Village to spend $69K on parking studies


Public parking along Mamaroneck Avenue.

The Village of Mamaroneck has selected two firms to conduct studies of the community’s  parking woes. One of the studies would focus on parking needs, and the other space needs.

International parking consulting and design firm Walker Parking Consultants has been contracted to perform a parking needs study for roughly $35,000. Lothrop Associates, an architecture firm based in White Plains, has been hired for approximately $24,000 to assess the village’s space needs.

However, Assistant Village Manager Daniel Sarnoff said fees paid to Walker Parking Consultants will most likely exceed $35,000 due to the village asking the firm to consider surveys and input from key stakeholders in order to give a more in-depth approach to how the village can provide the best parking alternatives.

“We asked them to include more than what was included on the original RFP [request for proposals],” Sarnoff said.


This parking lot is located behind Mamaroneck Avenue. File photos

Because of the nature of the RFPs, the village was able to select the best firm to do the work rather than being required to choose the lowest bidder.

This is a continuation of an ongoing controversy over possible parking solutions for the village, with members of the Board of Trustees at odds over how best to provide additional parking, if, in fact, more parking is required.

Trustee Leon Potok, a Democrat, has said he supports installing multi-space parking meters, which he said would result in data similar to what the parking study will provide.

Conversely, Mayor Norman Rosenblum, a Republican, has suggested village parking would be best remedied by the construction of an automated parking garage.

──────────

**Given request 1**
Using the parking studies article, decide whether each statement is true: (a) Lothrop Associates is based in White Plains; (b) the village had to pick the lowest bidder; (c) Mayor Norman Rosenblum backs multi-space parking meters. Answer each with yes or no and quote the deciding words.
**Given request 2**
Retype the stretch of the parking studies article from "Because of the" through "automated parking garage.", matching every character.
**Given request 3**
Name every person the parking studies article mentions by name.
The entries after this article are not needed.

──────────

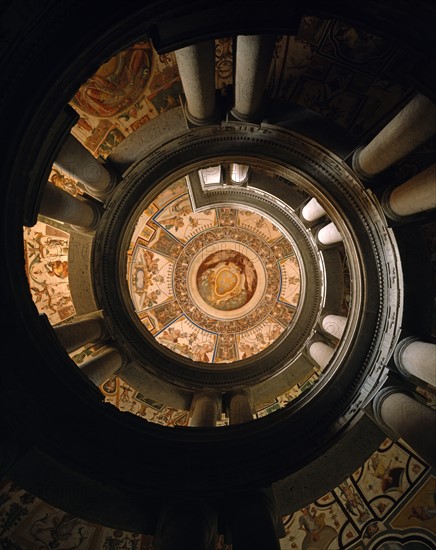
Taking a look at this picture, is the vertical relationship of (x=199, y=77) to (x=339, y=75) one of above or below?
below

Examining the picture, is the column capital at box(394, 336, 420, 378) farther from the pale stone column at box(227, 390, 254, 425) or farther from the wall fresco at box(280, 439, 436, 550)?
the pale stone column at box(227, 390, 254, 425)

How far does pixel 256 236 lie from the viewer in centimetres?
1479

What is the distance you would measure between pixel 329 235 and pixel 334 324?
2257 mm

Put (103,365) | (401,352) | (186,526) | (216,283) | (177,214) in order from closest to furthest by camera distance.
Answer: (186,526) < (401,352) < (103,365) < (177,214) < (216,283)

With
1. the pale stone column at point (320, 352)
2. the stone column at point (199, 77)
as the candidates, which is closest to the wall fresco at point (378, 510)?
the pale stone column at point (320, 352)

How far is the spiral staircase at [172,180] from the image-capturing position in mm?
3422

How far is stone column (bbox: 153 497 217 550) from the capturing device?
4.03 metres

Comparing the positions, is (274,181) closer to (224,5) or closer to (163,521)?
(224,5)

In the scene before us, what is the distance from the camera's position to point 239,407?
8.25 metres

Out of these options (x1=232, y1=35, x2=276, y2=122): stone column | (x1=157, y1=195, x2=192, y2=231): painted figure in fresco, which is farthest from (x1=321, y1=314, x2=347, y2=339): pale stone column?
(x1=157, y1=195, x2=192, y2=231): painted figure in fresco

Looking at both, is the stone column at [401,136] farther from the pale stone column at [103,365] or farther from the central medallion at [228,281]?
the central medallion at [228,281]

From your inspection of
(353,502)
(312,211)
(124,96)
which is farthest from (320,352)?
(124,96)

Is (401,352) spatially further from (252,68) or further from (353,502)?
(252,68)

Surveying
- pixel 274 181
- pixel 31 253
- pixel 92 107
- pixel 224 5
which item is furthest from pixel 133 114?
pixel 274 181
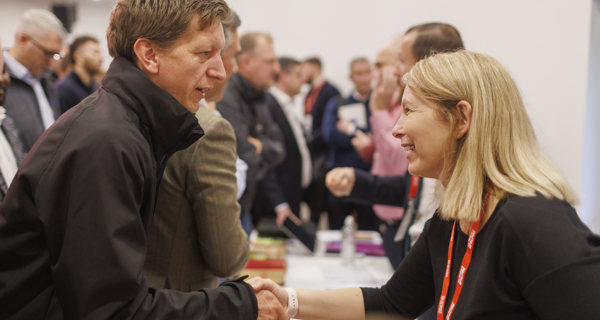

──────────

**Full solution 1**
(a) Yes: "an architecture firm based in White Plains"
(b) No: "rather than being required to choose the lowest bidder"
(c) No: "has suggested village parking would be best remedied by the construction of an automated parking garage"

**Full solution 2**
Because of the nature of the RFPs, the village was able to select the best firm to do the work rather than being required to choose the lowest bidder.

This is a continuation of an ongoing controversy over possible parking solutions for the village, with members of the Board of Trustees at odds over how best to provide additional parking, if, in fact, more parking is required.

Trustee Leon Potok, a Democrat, has said he supports installing multi-space parking meters, which he said would result in data similar to what the parking study will provide.

Conversely, Mayor Norman Rosenblum, a Republican, has suggested village parking would be best remedied by the construction of an automated parking garage.

**Full solution 3**
Daniel Sarnoff
Leon Potok
Norman Rosenblum